I researched the band, like a jazzed up teen after a first date. Looking for the tidbits to make nice on date number two. I found out that Owens was raised in a cult, Children of God. Bounced out to the States where he ditched around with punkers for a while. Settled in Cali and started working out the kinks of a band. Finding his voice. His sound. With fellow Girls founder JR White, they put out the album Album, which has its merits, but showed obvious signs of a work in progress. It’s caught more on the lo-fi side of the see-saw, rather than the middle ground that their sophomore Father, Son, Holy Ghost rests in. Still, they were able to build off their stronger tracks “Lust for Life,” (turns out it wasn’t a cover, but an original song, who knew?) and “Laura,” leaving the feedback trash of the less than average “Big Bad Mean Motherfucker,” and “Morning Light,” behind. [Note: if there weren’t so much mud to “Morning Light,” it would be a great song, lingering at points on a Joy Division darkness].
The sound is bigger on their second album. Clearer. With the addition of drummer Darren Weiss, guitarist John Anderson and keyboardist Dan Eisenberg, Girls makes the genre-shifts seamlessly.

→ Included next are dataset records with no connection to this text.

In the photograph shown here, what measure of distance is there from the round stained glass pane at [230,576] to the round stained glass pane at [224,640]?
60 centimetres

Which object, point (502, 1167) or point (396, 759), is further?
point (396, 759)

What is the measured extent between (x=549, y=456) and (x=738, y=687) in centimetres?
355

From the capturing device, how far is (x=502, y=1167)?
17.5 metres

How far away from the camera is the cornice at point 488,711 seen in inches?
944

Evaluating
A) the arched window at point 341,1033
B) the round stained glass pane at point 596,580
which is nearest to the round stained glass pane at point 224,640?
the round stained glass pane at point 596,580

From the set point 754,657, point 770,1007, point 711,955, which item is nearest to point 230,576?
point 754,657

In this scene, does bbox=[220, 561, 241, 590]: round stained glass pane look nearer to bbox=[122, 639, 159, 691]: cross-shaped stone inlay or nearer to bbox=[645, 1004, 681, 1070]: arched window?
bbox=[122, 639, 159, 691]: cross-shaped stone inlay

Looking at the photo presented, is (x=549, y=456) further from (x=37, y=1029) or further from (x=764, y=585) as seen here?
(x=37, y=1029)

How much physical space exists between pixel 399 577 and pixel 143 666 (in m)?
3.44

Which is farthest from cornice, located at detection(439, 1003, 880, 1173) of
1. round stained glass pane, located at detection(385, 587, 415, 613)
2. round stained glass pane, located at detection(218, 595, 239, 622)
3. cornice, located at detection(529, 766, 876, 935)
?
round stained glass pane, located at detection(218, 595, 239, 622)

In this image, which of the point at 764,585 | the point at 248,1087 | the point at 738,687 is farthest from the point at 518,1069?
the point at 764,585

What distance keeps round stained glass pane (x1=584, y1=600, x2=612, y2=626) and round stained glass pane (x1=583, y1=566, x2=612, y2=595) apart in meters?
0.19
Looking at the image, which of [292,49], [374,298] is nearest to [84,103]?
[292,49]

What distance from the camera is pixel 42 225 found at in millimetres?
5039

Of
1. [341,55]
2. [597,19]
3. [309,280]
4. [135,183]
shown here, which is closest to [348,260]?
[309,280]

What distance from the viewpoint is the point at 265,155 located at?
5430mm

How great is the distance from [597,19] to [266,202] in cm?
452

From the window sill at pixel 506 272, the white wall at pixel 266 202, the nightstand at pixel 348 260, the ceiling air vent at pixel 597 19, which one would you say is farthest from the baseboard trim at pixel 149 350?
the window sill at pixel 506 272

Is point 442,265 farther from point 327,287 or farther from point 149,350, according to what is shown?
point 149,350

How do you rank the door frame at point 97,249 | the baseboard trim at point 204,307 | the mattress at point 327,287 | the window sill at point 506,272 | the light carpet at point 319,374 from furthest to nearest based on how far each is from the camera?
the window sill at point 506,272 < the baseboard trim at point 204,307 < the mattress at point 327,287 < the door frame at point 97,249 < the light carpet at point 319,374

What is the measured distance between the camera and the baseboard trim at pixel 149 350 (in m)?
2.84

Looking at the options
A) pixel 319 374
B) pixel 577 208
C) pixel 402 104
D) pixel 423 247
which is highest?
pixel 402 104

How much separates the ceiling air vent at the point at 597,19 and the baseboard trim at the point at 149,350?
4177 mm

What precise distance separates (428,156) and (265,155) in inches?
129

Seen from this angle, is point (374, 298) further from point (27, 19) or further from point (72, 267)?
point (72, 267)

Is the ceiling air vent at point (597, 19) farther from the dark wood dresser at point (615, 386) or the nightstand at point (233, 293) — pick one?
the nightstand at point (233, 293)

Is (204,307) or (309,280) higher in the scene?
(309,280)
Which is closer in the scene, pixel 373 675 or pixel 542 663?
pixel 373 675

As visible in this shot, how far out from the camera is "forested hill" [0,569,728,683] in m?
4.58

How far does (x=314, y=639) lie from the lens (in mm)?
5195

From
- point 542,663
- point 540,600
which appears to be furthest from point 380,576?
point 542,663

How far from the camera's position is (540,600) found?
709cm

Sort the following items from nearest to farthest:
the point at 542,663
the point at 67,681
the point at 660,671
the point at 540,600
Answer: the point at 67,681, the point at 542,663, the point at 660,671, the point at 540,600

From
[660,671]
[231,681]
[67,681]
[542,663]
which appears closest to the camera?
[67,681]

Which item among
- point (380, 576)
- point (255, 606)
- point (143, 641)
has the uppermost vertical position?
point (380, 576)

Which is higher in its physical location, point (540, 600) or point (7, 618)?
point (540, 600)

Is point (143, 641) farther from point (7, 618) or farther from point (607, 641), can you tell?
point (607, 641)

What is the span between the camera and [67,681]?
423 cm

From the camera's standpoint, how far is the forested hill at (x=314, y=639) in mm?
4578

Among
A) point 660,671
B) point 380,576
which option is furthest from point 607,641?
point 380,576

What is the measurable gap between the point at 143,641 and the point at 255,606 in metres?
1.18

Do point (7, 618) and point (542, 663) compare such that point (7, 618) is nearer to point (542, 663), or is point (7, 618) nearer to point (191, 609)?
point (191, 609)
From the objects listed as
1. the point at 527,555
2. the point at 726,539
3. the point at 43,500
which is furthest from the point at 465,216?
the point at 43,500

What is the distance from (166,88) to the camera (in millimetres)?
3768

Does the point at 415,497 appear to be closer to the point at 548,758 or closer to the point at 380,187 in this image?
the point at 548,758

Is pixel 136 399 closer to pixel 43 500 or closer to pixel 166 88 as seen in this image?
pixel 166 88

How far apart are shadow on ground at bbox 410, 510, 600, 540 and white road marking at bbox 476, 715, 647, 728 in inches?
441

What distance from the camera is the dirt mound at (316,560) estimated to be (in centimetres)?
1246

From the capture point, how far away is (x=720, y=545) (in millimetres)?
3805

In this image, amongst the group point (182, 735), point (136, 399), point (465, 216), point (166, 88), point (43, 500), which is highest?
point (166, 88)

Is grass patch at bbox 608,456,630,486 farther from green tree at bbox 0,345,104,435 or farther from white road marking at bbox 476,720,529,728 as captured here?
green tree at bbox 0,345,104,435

I realized that the fact that they are influenced by so many past acts, and are able to capture four decades 50’s-90’s on one record isn’t a reason to hate them. Weird, huh? More amazing, they’re able to appeal to the younger crowd without the basic elements of sex and drugs. The only lyrics landing close to real rebellion fall in Die: “No, nothings gonna be alright/ No, we’re all gonna get fucked up tonight.” And Love Like a River: “My love is like a river/ She just keeps rolling on.” Pretty tame. Pretty cutesie. Pretty alright. In the days after “Put it in my Mouth,” and the days of Brooklyn hipster bands rocking about the needle heads that no longer exist on Ludlow, successful goop rock isn’t so bad. It’s the new “old”.
So am I saying that Girls are really the cat’s meow, louder than the oncoming dog’s bark? No. Am I saying they’re the hell rakin’ act of the moment? No. I’m saying they’re a band very much worth keeping your eye on. Worth giving a chance to. And if their church comes back to town, this choir boy’ll keep to his pew the whole sermon through.